- [What this task involves] Reproduce the stretch of the data from the line containing "Put these objects" through the end of the data, without changing anything.
◇ ◇ ◇ ◇ ◇ ◇ ◇
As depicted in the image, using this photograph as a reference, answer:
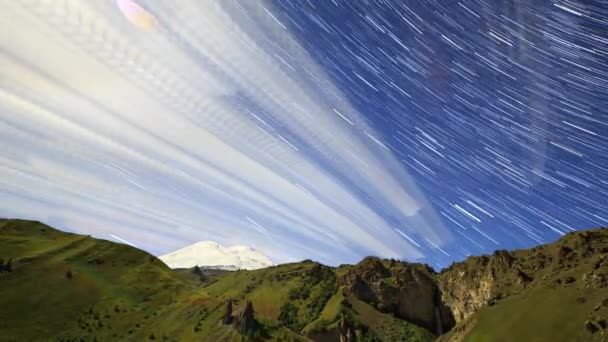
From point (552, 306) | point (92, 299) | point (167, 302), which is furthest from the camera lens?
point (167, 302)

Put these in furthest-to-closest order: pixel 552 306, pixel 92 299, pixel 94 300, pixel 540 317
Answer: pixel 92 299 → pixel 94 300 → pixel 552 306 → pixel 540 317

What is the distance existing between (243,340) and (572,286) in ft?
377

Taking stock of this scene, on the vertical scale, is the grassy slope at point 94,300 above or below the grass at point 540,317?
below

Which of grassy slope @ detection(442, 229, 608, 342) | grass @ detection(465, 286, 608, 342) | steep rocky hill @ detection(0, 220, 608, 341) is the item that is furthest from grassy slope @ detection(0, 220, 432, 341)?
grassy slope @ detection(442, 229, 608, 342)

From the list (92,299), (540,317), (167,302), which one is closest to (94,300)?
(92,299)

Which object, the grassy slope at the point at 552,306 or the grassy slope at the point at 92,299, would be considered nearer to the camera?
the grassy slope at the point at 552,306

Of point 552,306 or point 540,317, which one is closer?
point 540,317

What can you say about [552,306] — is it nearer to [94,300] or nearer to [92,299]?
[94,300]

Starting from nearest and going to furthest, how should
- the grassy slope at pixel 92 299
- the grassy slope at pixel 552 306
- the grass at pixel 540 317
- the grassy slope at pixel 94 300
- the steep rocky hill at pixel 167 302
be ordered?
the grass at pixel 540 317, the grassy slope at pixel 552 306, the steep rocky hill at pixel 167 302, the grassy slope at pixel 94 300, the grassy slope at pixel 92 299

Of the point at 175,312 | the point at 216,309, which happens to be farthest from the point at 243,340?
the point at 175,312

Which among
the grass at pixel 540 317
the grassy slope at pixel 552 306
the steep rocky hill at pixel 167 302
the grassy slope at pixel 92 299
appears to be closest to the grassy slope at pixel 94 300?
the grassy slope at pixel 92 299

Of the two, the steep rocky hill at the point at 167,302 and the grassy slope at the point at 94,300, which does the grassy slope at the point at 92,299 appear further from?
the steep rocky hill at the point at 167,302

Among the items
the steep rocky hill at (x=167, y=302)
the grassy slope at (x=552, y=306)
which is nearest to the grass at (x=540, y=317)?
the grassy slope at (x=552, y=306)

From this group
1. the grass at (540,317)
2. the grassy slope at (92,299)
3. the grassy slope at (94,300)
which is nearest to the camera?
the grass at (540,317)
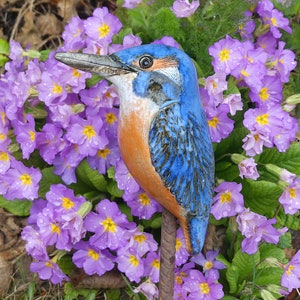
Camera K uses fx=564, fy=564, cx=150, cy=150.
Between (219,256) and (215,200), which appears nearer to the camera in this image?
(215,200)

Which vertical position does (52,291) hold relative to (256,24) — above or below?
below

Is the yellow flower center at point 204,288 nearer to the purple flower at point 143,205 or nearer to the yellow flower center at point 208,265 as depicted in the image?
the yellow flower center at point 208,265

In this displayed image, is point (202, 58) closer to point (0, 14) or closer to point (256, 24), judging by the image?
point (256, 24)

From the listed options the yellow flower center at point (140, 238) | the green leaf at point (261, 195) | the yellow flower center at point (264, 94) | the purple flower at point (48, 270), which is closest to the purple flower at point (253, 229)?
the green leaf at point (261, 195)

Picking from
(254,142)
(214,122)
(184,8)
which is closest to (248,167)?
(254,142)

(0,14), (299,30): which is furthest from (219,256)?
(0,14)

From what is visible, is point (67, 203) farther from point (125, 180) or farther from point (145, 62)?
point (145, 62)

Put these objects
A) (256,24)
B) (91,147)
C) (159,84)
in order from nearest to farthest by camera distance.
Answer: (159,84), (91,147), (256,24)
◇ ◇ ◇ ◇ ◇ ◇ ◇
- [The output]
Put these objects
A) (256,24)
B) (91,147)
C) (159,84)
in order from nearest to farthest by camera distance.
Answer: (159,84), (91,147), (256,24)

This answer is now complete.